Dans son jugement, le Conseil de prud’hommes s’était pourtant permis d’écrire : « Il n’y a donc pas de harcèlement sexuel et moral pour le procureur de la république », au mépris de la réalité du dossier et de la jurisprudence constante de la Cour de cassation selon laquelle la procédure prud’homale doit être indifférente au classement sans suite au pénal.

Partie civile dans la procédure pénale, l’AVFT avait découvert dans le dossier pénal une lettre de François Molins, procureur de la République de Paris, adressée à la première présidente de la Cour d’appel et à la Procureure Générale, dans laquelle on pouvait lire : « Les propos à caractère sexuel, et en outre désobligeants pour Madame M, sont inadmissibles. Ils constituent un manquement grave aux devoirs de son état de conseiller prud’homme, dans l’exercice de ses fonctions ». Ainsi que le témoignage concordant de la greffière de l’audience.

Avec les unions départementales CFDT, CGT et UNSA, nous demandions qu’une sanction disciplinaire soit prononcée à l’encontre de ce conseiller.

Parallèlement, l’AVFT avait écrit au MEDEF 75, son syndicat d’appartenance, qui nous avait répondu que celui-ci « ne figur pas sur la liste MEDEF que nous avons transmise en septembre à la Direction Générale du Travail pour le mandat à venir » sans toutefois se prononcer sur son éventuelle exclusion.

Depuis, le parquet, poussé par l’AVFT et l’avocate de la victime, avait retrouvé le dossier pénal et une audience s’est tenue le 12 octobre 2017 devant le tribunal correctionnel de Paris.

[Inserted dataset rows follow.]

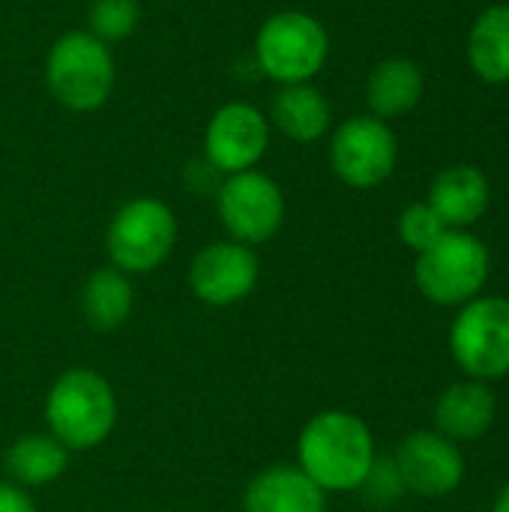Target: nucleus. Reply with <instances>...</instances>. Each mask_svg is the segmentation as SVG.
<instances>
[{
  "instance_id": "f257e3e1",
  "label": "nucleus",
  "mask_w": 509,
  "mask_h": 512,
  "mask_svg": "<svg viewBox=\"0 0 509 512\" xmlns=\"http://www.w3.org/2000/svg\"><path fill=\"white\" fill-rule=\"evenodd\" d=\"M375 438L351 411L315 414L297 441L300 468L324 492H357L375 462Z\"/></svg>"
},
{
  "instance_id": "f03ea898",
  "label": "nucleus",
  "mask_w": 509,
  "mask_h": 512,
  "mask_svg": "<svg viewBox=\"0 0 509 512\" xmlns=\"http://www.w3.org/2000/svg\"><path fill=\"white\" fill-rule=\"evenodd\" d=\"M45 420L66 450H93L114 432V390L90 369H69L54 381L45 399Z\"/></svg>"
},
{
  "instance_id": "7ed1b4c3",
  "label": "nucleus",
  "mask_w": 509,
  "mask_h": 512,
  "mask_svg": "<svg viewBox=\"0 0 509 512\" xmlns=\"http://www.w3.org/2000/svg\"><path fill=\"white\" fill-rule=\"evenodd\" d=\"M114 78L117 69L111 48L90 30L63 33L45 57L48 93L75 114L102 108L114 90Z\"/></svg>"
},
{
  "instance_id": "20e7f679",
  "label": "nucleus",
  "mask_w": 509,
  "mask_h": 512,
  "mask_svg": "<svg viewBox=\"0 0 509 512\" xmlns=\"http://www.w3.org/2000/svg\"><path fill=\"white\" fill-rule=\"evenodd\" d=\"M330 57V36L324 24L300 9H282L270 15L255 36V63L258 69L285 84H309Z\"/></svg>"
},
{
  "instance_id": "39448f33",
  "label": "nucleus",
  "mask_w": 509,
  "mask_h": 512,
  "mask_svg": "<svg viewBox=\"0 0 509 512\" xmlns=\"http://www.w3.org/2000/svg\"><path fill=\"white\" fill-rule=\"evenodd\" d=\"M492 270V255L471 231H447L438 243L417 255L414 282L435 306H465L483 294Z\"/></svg>"
},
{
  "instance_id": "423d86ee",
  "label": "nucleus",
  "mask_w": 509,
  "mask_h": 512,
  "mask_svg": "<svg viewBox=\"0 0 509 512\" xmlns=\"http://www.w3.org/2000/svg\"><path fill=\"white\" fill-rule=\"evenodd\" d=\"M456 366L474 381H501L509 375V297H474L459 306L450 327Z\"/></svg>"
},
{
  "instance_id": "0eeeda50",
  "label": "nucleus",
  "mask_w": 509,
  "mask_h": 512,
  "mask_svg": "<svg viewBox=\"0 0 509 512\" xmlns=\"http://www.w3.org/2000/svg\"><path fill=\"white\" fill-rule=\"evenodd\" d=\"M177 243V219L159 198L126 201L105 234L111 267L120 273H150L171 255Z\"/></svg>"
},
{
  "instance_id": "6e6552de",
  "label": "nucleus",
  "mask_w": 509,
  "mask_h": 512,
  "mask_svg": "<svg viewBox=\"0 0 509 512\" xmlns=\"http://www.w3.org/2000/svg\"><path fill=\"white\" fill-rule=\"evenodd\" d=\"M216 213L231 240L255 246L276 237L285 222V195L273 177L258 168L228 174L216 189Z\"/></svg>"
},
{
  "instance_id": "1a4fd4ad",
  "label": "nucleus",
  "mask_w": 509,
  "mask_h": 512,
  "mask_svg": "<svg viewBox=\"0 0 509 512\" xmlns=\"http://www.w3.org/2000/svg\"><path fill=\"white\" fill-rule=\"evenodd\" d=\"M399 162V141L387 120L348 117L330 138V168L351 189L381 186Z\"/></svg>"
},
{
  "instance_id": "9d476101",
  "label": "nucleus",
  "mask_w": 509,
  "mask_h": 512,
  "mask_svg": "<svg viewBox=\"0 0 509 512\" xmlns=\"http://www.w3.org/2000/svg\"><path fill=\"white\" fill-rule=\"evenodd\" d=\"M270 147V120L252 102L222 105L204 129V159L216 174L255 168Z\"/></svg>"
},
{
  "instance_id": "9b49d317",
  "label": "nucleus",
  "mask_w": 509,
  "mask_h": 512,
  "mask_svg": "<svg viewBox=\"0 0 509 512\" xmlns=\"http://www.w3.org/2000/svg\"><path fill=\"white\" fill-rule=\"evenodd\" d=\"M405 492L420 498H447L465 480V456L459 444L435 429L408 435L393 456Z\"/></svg>"
},
{
  "instance_id": "f8f14e48",
  "label": "nucleus",
  "mask_w": 509,
  "mask_h": 512,
  "mask_svg": "<svg viewBox=\"0 0 509 512\" xmlns=\"http://www.w3.org/2000/svg\"><path fill=\"white\" fill-rule=\"evenodd\" d=\"M258 255L237 240L204 246L189 267V288L207 306H234L258 285Z\"/></svg>"
},
{
  "instance_id": "ddd939ff",
  "label": "nucleus",
  "mask_w": 509,
  "mask_h": 512,
  "mask_svg": "<svg viewBox=\"0 0 509 512\" xmlns=\"http://www.w3.org/2000/svg\"><path fill=\"white\" fill-rule=\"evenodd\" d=\"M498 417V399L486 381H456L435 402V432L453 444L480 441Z\"/></svg>"
},
{
  "instance_id": "4468645a",
  "label": "nucleus",
  "mask_w": 509,
  "mask_h": 512,
  "mask_svg": "<svg viewBox=\"0 0 509 512\" xmlns=\"http://www.w3.org/2000/svg\"><path fill=\"white\" fill-rule=\"evenodd\" d=\"M327 492L300 465H270L243 492V512H324Z\"/></svg>"
},
{
  "instance_id": "2eb2a0df",
  "label": "nucleus",
  "mask_w": 509,
  "mask_h": 512,
  "mask_svg": "<svg viewBox=\"0 0 509 512\" xmlns=\"http://www.w3.org/2000/svg\"><path fill=\"white\" fill-rule=\"evenodd\" d=\"M489 180L474 165H450L444 168L429 189V207L444 219L453 231H468L489 210Z\"/></svg>"
},
{
  "instance_id": "dca6fc26",
  "label": "nucleus",
  "mask_w": 509,
  "mask_h": 512,
  "mask_svg": "<svg viewBox=\"0 0 509 512\" xmlns=\"http://www.w3.org/2000/svg\"><path fill=\"white\" fill-rule=\"evenodd\" d=\"M285 138L297 144H312L327 135L333 111L327 96L312 84H285L276 90L267 117Z\"/></svg>"
},
{
  "instance_id": "f3484780",
  "label": "nucleus",
  "mask_w": 509,
  "mask_h": 512,
  "mask_svg": "<svg viewBox=\"0 0 509 512\" xmlns=\"http://www.w3.org/2000/svg\"><path fill=\"white\" fill-rule=\"evenodd\" d=\"M423 69L408 57H390L381 60L366 81V102L372 117L393 120L417 108L423 99Z\"/></svg>"
},
{
  "instance_id": "a211bd4d",
  "label": "nucleus",
  "mask_w": 509,
  "mask_h": 512,
  "mask_svg": "<svg viewBox=\"0 0 509 512\" xmlns=\"http://www.w3.org/2000/svg\"><path fill=\"white\" fill-rule=\"evenodd\" d=\"M468 63L486 84H509V3L483 9L468 33Z\"/></svg>"
},
{
  "instance_id": "6ab92c4d",
  "label": "nucleus",
  "mask_w": 509,
  "mask_h": 512,
  "mask_svg": "<svg viewBox=\"0 0 509 512\" xmlns=\"http://www.w3.org/2000/svg\"><path fill=\"white\" fill-rule=\"evenodd\" d=\"M132 303H135L132 282L117 267H99L84 282L81 309L87 324L99 333H111L123 327L132 315Z\"/></svg>"
},
{
  "instance_id": "aec40b11",
  "label": "nucleus",
  "mask_w": 509,
  "mask_h": 512,
  "mask_svg": "<svg viewBox=\"0 0 509 512\" xmlns=\"http://www.w3.org/2000/svg\"><path fill=\"white\" fill-rule=\"evenodd\" d=\"M69 465V450L54 435H24L6 450V471L15 486L33 489L54 483Z\"/></svg>"
},
{
  "instance_id": "412c9836",
  "label": "nucleus",
  "mask_w": 509,
  "mask_h": 512,
  "mask_svg": "<svg viewBox=\"0 0 509 512\" xmlns=\"http://www.w3.org/2000/svg\"><path fill=\"white\" fill-rule=\"evenodd\" d=\"M141 21V3L138 0H93L87 12V30L108 42H123L126 36L135 33Z\"/></svg>"
},
{
  "instance_id": "4be33fe9",
  "label": "nucleus",
  "mask_w": 509,
  "mask_h": 512,
  "mask_svg": "<svg viewBox=\"0 0 509 512\" xmlns=\"http://www.w3.org/2000/svg\"><path fill=\"white\" fill-rule=\"evenodd\" d=\"M396 231H399V240L414 249L417 255L426 252L432 243H438L450 228L444 225V219L429 207V201H417V204H408L396 222Z\"/></svg>"
},
{
  "instance_id": "5701e85b",
  "label": "nucleus",
  "mask_w": 509,
  "mask_h": 512,
  "mask_svg": "<svg viewBox=\"0 0 509 512\" xmlns=\"http://www.w3.org/2000/svg\"><path fill=\"white\" fill-rule=\"evenodd\" d=\"M360 489L378 507H387V504H393L396 498L405 495V483L399 477L396 462L393 459H381V456H375V462H372V468H369V474H366Z\"/></svg>"
},
{
  "instance_id": "b1692460",
  "label": "nucleus",
  "mask_w": 509,
  "mask_h": 512,
  "mask_svg": "<svg viewBox=\"0 0 509 512\" xmlns=\"http://www.w3.org/2000/svg\"><path fill=\"white\" fill-rule=\"evenodd\" d=\"M0 512H36V504L27 489L15 483H0Z\"/></svg>"
},
{
  "instance_id": "393cba45",
  "label": "nucleus",
  "mask_w": 509,
  "mask_h": 512,
  "mask_svg": "<svg viewBox=\"0 0 509 512\" xmlns=\"http://www.w3.org/2000/svg\"><path fill=\"white\" fill-rule=\"evenodd\" d=\"M492 512H509V483H504V489L498 492Z\"/></svg>"
}]
</instances>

Le 22 novembre, celui-ci a prononcé la condamnation pour agression sexuelle du supérieur hiérarchique de la victime, à quatre mois d’emprisonnement avec sursis et 3000€ d’amende et a ordonné une mesure d’expertise de la victime en vue de l’évaluation de ses préjudices.
L’agresseur est également condamné à verser 3000€ de dommages-intérêts à l’AVFT en réparation de son préjudice moral.

Moralité : L’absence de condamnation n’a pas toujours à voir avec l’insuffisance de preuves, mais des prédispositions du tribunal – concrètement des hommes et des femmes qui le composent – et de la volonté de les voir… ou pas.